Nearly two-thirds of Canadian employers surveyed by Catalyst, a New York-based research and advisory organization that promotes women in business, have a stated commitment to diversity in their mission or vision statements. However, that commitment hasn’t translated into practical application, said Deborah Gillis, Toronto-based vice-president for Catalyst in North America.
“When they look down at the practice or execution of that strategy, fewer than one-half of responding employers said they had policies and practices that address the specific concerns of visible minority employees,” she said.
This lack of execution is costing organizations dearly, she said. Previous reports from the Catalyst study Career Advancement in Corporate Canada: A Focus on Visible Minorities, which surveyed more than 16,000 Caucasian and visible minority managers, professionals and executives at 43 organizations, have found visible minorities report lower career satisfaction and more barriers to career advancement than their Caucasian counterparts.
Those barriers include a lack of networks, mentors and champions, and the presence of stereotypes in the workplace.
Talented employees who are dissatisfied with their career are more likely to leave their organization, which could hurt employers during these tough economic times. But there is hope for employers that want to leverage the diverse talent of their workforce, said Gillis.
“Where we see a focus on diversity and inclusion practices embedded in talent management practices, we see really clear improvement in terms of visible minority employee career satisfaction,” said Gillis.
Diversity and Inclusion Practices, the fifth and final report from the Catalyst study, found effective mentoring programs increase satisfaction scores by 19.3 per cent, effective employee networks or resource groups increase satisfaction scores by 21.8 per cent and effective diversity training increases satisfaction scores by 17.7 per cent.
When employees are more satisfied with their careers, they’re able to contribute more to the business, said Gillis.
The report recommends that diversity and inclusion considerations be integrated into talent management systems at the recruitment, employee development and succession planning phases.
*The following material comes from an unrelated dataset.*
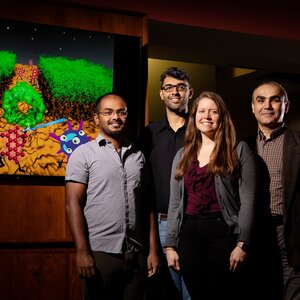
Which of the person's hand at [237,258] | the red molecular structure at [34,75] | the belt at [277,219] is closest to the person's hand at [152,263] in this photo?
the person's hand at [237,258]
Too often employers look at talent management and diversity as two separate initiatives, said Norma Tombari, senior manager of diversity and workforce solutions at Toronto-based RBC Financial Group.
“One of the better ways of leveraging diversity is to embed it into the different elements of the talent management cycle,” she said. “It’s being very deliberate and proactive and looking at what some of the solutions are.”
Executive search firms that work with RBC are required to include a diverse slate of candidates for pipeline positions. RBC provides additional support to diverse candidates and uses placement programs for those with international experience.
The bank has also committed to having at least one diverse candidate for mid-level pipeline positions and above and provides quarterly reports on the company’s progress against diversity goals to a diversity leadership council, chaired by the bank’s CEO.
To better understand the needs of diverse employees and create relationships to help them advance their careers, RBC’s “diversity dialogues” program partners diverse employees with senior leaders in the bank, said Tombari.
The Catalyst report also recommends organizations train managers on diversity to create a truly inclusive work environment so employees from different backgrounds don’t feel the need to suppress their culture and “Canadianize” themselves to fit in. This includes encouraging open and honest discussions about stereotypes and biases, conscious or unconscious, that exist in the workplace, states the report.
“This is really our call to action, in many ways, to Canadian employers,” said Gillis.
• Incorporate diversity and inclusion into talent management processes — such as recruiting and promoting practices — to offer equal opportunity to all employees seeking career advancement. Strive for a diverse slate of candidates for senior-level job openings.
• Encourage open dialogue to address sensitive issues, including race and ethnicities.
• Enhance the exposure of visible minority employees to potential mentors and champions within the organization.
• Create an inclusive environment where managers understand and respect employees’ cultural differences.
• Introduce critical relationship networks that provide employees with access to senior-level executives and employees from other departments and backgrounds.
• Help influence business partners who implement daily talent management practices by appointing a senior-level diversity and inclusion executive.